The agency asked the Legislature for a budget of slightly more than $1 million and received $687,950. Oklahoma has more than $6 billion in savings and enjoyed overflowing coffers this year.

The requested amount was paltry against the eye-popping funds raised for modern campaigns.

With the U.S. Supreme Court equating campaign donations with free speech, it’s easier to hide where donations originate. At least $20 million in dark money flowed into last year’s gubernatorial race, on top of what candidates raised. Even at the local level, the Tulsa school board races are topping $100,000, with tens of thousands contributed by unidentified donors.

Strict rules exist on communication between candidates and these groups, just as there are public finance reporting requirements and restrictions on the kinds of loans and donations campaigns can accept.

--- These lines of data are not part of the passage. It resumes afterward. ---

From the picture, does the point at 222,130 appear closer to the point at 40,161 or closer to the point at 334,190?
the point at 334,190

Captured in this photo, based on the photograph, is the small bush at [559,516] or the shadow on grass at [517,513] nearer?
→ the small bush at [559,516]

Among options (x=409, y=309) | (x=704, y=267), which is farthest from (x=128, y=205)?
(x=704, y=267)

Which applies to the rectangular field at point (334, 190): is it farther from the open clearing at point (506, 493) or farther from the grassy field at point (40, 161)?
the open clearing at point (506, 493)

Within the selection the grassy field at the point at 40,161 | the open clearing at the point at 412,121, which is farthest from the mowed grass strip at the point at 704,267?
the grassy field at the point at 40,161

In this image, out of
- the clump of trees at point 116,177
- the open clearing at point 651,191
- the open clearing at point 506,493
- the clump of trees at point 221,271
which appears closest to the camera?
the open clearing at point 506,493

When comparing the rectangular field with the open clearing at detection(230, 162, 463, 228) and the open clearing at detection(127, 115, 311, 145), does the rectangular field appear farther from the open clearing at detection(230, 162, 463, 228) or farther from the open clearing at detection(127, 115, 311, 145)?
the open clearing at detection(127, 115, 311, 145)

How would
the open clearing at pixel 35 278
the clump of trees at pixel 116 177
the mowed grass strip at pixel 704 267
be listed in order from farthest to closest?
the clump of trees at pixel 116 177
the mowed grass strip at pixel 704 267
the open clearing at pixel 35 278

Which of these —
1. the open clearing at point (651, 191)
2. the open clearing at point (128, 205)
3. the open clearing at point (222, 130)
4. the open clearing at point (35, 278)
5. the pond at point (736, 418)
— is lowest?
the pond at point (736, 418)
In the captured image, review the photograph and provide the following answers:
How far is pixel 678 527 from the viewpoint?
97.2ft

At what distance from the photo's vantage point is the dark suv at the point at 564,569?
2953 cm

All of this falls to the Oklahoma Ethics Commission to sort out. The agency oversees and enforces rules governing state campaigns and rules of ethical conduct for state officers and employees.

The only people who benefit from the lack of this kind of oversight are those in — or who want to be in — elected office. The Ethics Commission has never enjoyed popularity in state appropriations.

In 2018, the agency filed suit against the state, arguing that lawmakers were required to appropriate enough funding for the agency to perform its duties. In a 5-4 vote, the Oklahoma Supreme Court sided with the Legislature, saying the agency must be treated the same as other agencies.

It’s becoming a stretch to accept that the Legislature is doing that when the Ethics Commission is shortchanged each year.

The Ethics Commission was created through an initiative petition by Oklahoma voters who were unhappy with attempts by the Legislature to create a campaign oversight agency. Lawmakers were not good at policing themselves and still aren’t.

The big business of campaigns frustrates voters trying to determine who influences candidates and elected officials. For many, it’s a turnoff to civic life, and that is a danger to democracy.

If a state budget reflects the priorities of its people, then ethics ranks pretty low. Lawmakers ought to do better by the Ethics Commission.

What the Legislature has done with the Ethics Commission is inexcusable and shameful. It's likely too late to do anything meaningful to help before the 2024 election cycle, but hopefully the Legislature can get its act together and address this next session.